Maire à boire

La capitale n’a plus d’édile depuis deux jours, après la décision du conseil d’État d’annuler les résultats des élections communales en 2024 et d’organiser une nouvelle élection. Une décision à la fois administrative et politique. Étant donné le chamboulement de l’administration voire le changement complet des instances électorales inévitable, l’élection d’un nouveau maire est hypothétique. Il va falloir mettre sur pied une Ceni composée de nouveaux membres de même qu’une Haute Cour Constitutionnelle new-look. C’est une condition sine qua non pour que les élections soient crédibles et transparentes. Du moins, ce que l’opinion en général a évoqué.

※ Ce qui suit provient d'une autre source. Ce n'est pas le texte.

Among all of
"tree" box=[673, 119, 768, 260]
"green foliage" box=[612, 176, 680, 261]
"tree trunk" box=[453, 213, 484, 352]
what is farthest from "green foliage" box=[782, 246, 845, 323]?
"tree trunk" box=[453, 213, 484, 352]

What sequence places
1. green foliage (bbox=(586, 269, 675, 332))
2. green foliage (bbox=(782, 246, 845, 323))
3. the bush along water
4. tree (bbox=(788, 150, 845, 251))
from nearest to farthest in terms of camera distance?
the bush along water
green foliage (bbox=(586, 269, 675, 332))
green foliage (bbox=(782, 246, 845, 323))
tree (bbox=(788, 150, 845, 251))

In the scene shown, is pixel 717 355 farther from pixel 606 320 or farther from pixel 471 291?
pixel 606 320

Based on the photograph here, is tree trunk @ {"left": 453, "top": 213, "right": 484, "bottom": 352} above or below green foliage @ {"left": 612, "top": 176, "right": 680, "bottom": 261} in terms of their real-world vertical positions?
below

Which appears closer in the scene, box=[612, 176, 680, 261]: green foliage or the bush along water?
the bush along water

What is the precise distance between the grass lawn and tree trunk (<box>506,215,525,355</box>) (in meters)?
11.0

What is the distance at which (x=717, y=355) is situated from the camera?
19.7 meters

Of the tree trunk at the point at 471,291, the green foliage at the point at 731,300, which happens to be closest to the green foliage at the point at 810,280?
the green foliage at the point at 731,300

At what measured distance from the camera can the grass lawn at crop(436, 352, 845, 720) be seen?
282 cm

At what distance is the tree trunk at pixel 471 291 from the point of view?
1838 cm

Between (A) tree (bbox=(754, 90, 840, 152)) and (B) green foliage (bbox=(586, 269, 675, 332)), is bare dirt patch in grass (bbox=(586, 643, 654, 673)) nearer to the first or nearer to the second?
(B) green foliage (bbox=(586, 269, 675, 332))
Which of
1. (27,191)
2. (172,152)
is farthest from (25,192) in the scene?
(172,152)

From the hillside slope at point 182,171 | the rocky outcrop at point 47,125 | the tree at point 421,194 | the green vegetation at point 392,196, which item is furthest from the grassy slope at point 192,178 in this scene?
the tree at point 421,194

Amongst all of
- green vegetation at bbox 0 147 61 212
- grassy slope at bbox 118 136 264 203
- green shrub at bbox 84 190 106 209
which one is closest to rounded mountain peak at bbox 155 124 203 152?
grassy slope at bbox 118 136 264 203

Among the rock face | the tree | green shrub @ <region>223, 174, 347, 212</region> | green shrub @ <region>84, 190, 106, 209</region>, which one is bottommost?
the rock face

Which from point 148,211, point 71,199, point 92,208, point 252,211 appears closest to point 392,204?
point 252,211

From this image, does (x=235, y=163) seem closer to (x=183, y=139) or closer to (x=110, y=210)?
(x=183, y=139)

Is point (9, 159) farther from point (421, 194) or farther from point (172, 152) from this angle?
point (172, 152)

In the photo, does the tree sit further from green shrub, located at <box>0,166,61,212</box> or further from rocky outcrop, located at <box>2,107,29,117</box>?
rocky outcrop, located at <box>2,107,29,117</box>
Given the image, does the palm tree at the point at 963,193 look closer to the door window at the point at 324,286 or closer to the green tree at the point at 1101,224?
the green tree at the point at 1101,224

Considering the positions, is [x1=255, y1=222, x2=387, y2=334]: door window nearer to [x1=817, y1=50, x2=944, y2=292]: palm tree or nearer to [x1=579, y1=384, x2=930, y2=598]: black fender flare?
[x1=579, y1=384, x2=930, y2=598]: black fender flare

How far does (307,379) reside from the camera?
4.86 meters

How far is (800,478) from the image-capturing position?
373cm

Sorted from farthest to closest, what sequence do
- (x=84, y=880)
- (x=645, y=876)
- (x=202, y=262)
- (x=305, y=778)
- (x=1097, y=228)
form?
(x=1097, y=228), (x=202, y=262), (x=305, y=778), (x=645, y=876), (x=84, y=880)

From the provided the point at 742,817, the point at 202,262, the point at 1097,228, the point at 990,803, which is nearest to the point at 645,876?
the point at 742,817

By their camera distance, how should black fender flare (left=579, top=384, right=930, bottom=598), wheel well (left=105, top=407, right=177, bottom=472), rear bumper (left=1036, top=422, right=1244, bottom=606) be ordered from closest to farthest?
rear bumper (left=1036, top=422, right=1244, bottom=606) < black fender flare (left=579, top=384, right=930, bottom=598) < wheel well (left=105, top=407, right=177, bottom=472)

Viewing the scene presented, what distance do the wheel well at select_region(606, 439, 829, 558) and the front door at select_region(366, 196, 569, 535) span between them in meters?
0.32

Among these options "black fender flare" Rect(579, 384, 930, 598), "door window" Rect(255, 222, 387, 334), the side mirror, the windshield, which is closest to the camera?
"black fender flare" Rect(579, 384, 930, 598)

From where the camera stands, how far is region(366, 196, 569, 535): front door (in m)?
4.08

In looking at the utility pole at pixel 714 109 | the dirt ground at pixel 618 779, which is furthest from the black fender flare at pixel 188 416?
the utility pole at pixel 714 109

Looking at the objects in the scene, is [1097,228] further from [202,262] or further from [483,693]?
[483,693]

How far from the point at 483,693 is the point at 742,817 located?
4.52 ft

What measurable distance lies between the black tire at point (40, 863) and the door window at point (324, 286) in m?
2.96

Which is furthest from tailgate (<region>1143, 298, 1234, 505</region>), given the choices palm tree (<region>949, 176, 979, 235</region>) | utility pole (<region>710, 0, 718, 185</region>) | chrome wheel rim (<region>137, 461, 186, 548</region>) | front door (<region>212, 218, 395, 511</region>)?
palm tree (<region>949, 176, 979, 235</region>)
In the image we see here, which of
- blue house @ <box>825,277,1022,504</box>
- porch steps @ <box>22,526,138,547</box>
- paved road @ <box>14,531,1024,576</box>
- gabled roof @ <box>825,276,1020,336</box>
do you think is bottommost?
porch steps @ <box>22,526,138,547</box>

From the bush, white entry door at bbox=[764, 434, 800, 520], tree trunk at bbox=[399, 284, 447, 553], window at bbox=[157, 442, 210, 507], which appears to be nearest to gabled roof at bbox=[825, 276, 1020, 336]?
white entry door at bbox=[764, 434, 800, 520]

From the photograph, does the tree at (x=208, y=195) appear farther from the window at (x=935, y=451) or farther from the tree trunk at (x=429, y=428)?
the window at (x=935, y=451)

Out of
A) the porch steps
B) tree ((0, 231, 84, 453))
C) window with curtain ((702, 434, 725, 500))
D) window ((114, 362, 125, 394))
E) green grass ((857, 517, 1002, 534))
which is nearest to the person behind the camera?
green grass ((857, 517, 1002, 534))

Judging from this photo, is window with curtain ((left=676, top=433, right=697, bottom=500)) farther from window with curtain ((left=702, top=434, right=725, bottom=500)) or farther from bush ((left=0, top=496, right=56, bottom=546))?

Est-ce une priorité actuellement ? L’État  peut-il se permettre de consacrer un budget pour organiser des élections communales alors que d’autres urgences pressent à l’image du délestage, des coupures d’eau, des épidémies, de l’état des routes, de l’insécurité. Tous ces problèmes restent entiers malgré une petite amélioration de la situation. Une élection peut donc attendre. C’est d’autant plus vrai qu’avec ou sans maire, la capitale va sûrement et doucement vers une irréversible descente aux enfers. Toute tentative d’assainissement et de réorganisation semble impossible dans un contexte politisé à fond où le clientélisme électoral empêche tout effort de redressement.

D’ici quelques années, la capitale sera complètement ensevelie sous les bicyclettes, les motos, les tucs-tucs, les charrettes, les brouettes dont le nombre augmente de façon exponentielle à l’image des jacinthes d’eau qui immergent le marais Masay. Sans parler des voitures qui ont de plus en plus de difficulté de circuler de par leur nombre et à cause des limites du réseau routier.

Il faut donc être assez fou pour vouloir résoudre une équation de cinquième degré à plusieurs inconnus.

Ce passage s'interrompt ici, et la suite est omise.